## [Records provided]

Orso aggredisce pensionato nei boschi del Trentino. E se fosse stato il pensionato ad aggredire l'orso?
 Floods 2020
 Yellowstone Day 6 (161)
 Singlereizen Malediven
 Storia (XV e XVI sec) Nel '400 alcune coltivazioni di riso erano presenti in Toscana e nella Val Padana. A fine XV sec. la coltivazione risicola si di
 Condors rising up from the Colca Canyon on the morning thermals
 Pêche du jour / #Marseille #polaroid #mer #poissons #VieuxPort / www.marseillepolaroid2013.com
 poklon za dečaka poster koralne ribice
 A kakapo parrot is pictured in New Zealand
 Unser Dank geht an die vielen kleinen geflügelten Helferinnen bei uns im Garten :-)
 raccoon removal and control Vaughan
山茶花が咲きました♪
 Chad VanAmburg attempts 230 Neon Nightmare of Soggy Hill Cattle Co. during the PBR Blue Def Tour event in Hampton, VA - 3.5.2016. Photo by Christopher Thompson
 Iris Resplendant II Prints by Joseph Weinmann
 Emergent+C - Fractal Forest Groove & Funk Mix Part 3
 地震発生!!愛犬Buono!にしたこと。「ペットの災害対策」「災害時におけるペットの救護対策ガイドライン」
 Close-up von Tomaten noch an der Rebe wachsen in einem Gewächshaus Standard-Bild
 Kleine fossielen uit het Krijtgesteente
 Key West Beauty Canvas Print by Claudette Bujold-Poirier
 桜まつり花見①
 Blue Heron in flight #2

## [Task objective]
Copy the records above faithfully. Begin at their first line, end at the line containing "Condors rising up", and include nothing else.

## [Written response]
Orso aggredisce pensionato nei boschi del Trentino. E se fosse stato il pensionato ad aggredire l'orso?
 Floods 2020
 Yellowstone Day 6 (161)
 Singlereizen Malediven
 Storia (XV e XVI sec) Nel '400 alcune coltivazioni di riso erano presenti in Toscana e nella Val Padana. A fine XV sec. la coltivazione risicola si di
 Condors rising up from the Colca Canyon on the morning thermals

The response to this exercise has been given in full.